To install the Yeedu Operator in your Airflow environment, run:
pip3 install airflow-yeedu-operator
The YeeduOperator
enables Airflow users to submit and monitor Spark jobs and notebooks in Yeedu. It provides a smooth interface to:
- Submit notebooks and jobs to Yeedu
- Monitor job progress and completion
- Handle failures and capture logs in Airflow UI
- Apache Airflow 2.x environment
- Valid credentials to interact with the Yeedu API.
- Yeedu Authentication (LDAP, AAD, or SSO)
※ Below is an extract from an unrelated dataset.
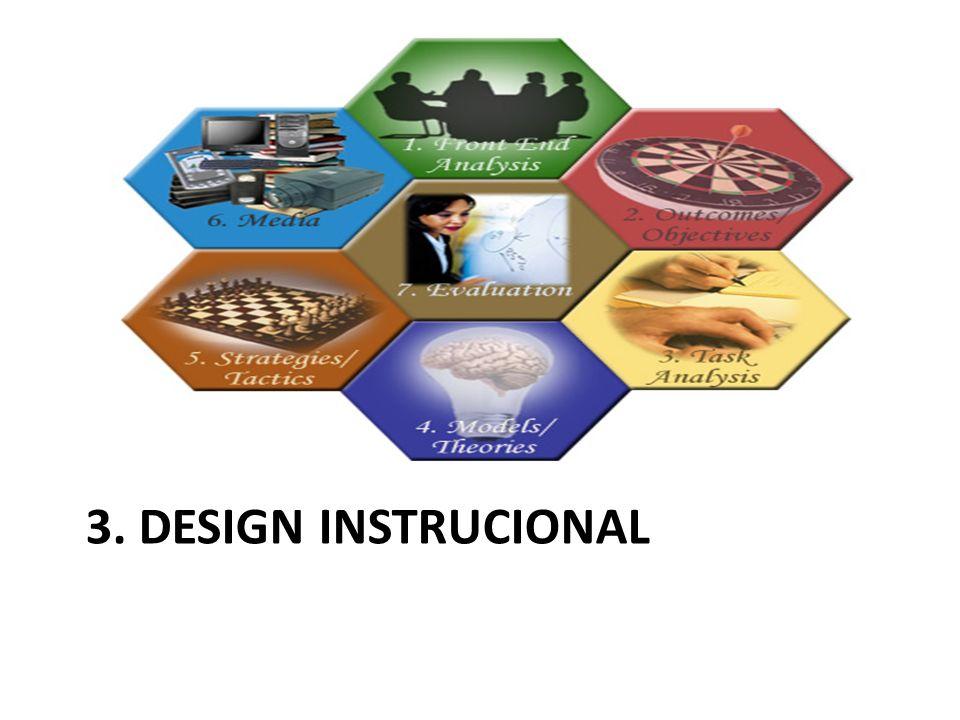3. Design instrucional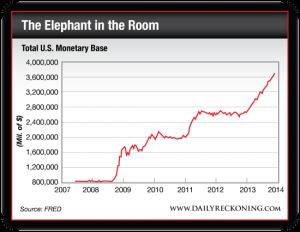 Total US Monetary Base, 2007-Present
- Valid certificate for SSL if applicable
- In the Airflow UI, go to Admin > Connections
- Click the + Add Connection button to create a new connection
Fill in the following fields:
Field | Value / Example |
---|---|
Conn Id | yeedu_connection |
Conn Type | HTTP |
Login | Your LDAP/AAD username (if applicable) |
Password | Your password (if applicable) |
Extra | JSON with SSL options (see below) |
{
"YEEDU_AIRFLOW_VERIFY_SSL": "true",
"YEEDU_SSL_CERT_FILE": "/path/to/cert/file"
}
Replace
/path/to/cert/file
with the actual path to your certificate file.
If your Yeedu authentication method is SSO, follow these steps:
- Go to Admin > Variables
- Click + Add Variable
- Enter:
- Key: e.g.,
yeedu_sso_token
- Value: your Yeedu login token
- Key: e.g.,
You will refer to this variable in your DAG using token_variable_name
.
from datetime import datetime, timedelta
from airflow import DAG
from yeedu.operators.yeedu import YeeduOperator
default_args = {
'owner': 'airflow',
'depends_on_past': False,
'start_date': datetime(2023, 1, 1),
'retries': 1,
'retry_delay': timedelta(minutes=5),
}
dag = DAG(
'yeedu_job_execution',
default_args=default_args,
description='DAG to execute jobs using Yeedu API',
schedule_interval='@once',
catchup=False,
)
Use Login
and Password
in the Airflow connection:
submit_job_task = YeeduOperator(
task_id='LDAP_TASK',
job_url='https://hostname:{restapi_port}/tenant/tenant_id/workspace/workspace_id/spark/notebook/notebook_id',
#Replace with your Job/Notebook Url
connection_id='yeedu_connection', # Replace with your Connection Id
dag=dag,
)
Copy the Job/Notebook URL from the Yeedu UI and replace the port in the URL with the actual
restapi_port
value before using it in the DAG.
Use a token stored in Airflow Variables:
submit_job_task = YeeduOperator(
task_id='SSO_TASK',
job_url='https://hostname:{restapi_port}/tenant/tenant_id/workspace/workspace_id/spark/notebook/notebook_id',
#Replace with your Job/Notebook Url
connection_id='yeedu_connection',
token_variable_name='yeedu_sso_token', # Replace with your variable key
dag=dag,
)
You must skip
Login
andPassword
in the Airflow connection for SSO.
- Save your DAG file in the
dags/
folder of your Airflow installation. - Ensure the connection and (if needed) token variable are configured correctly.
- Trigger the DAG manually or let it run on the scheduled interval.
- Monitor the Airflow UI/Yeedu UI for execution progress and logs.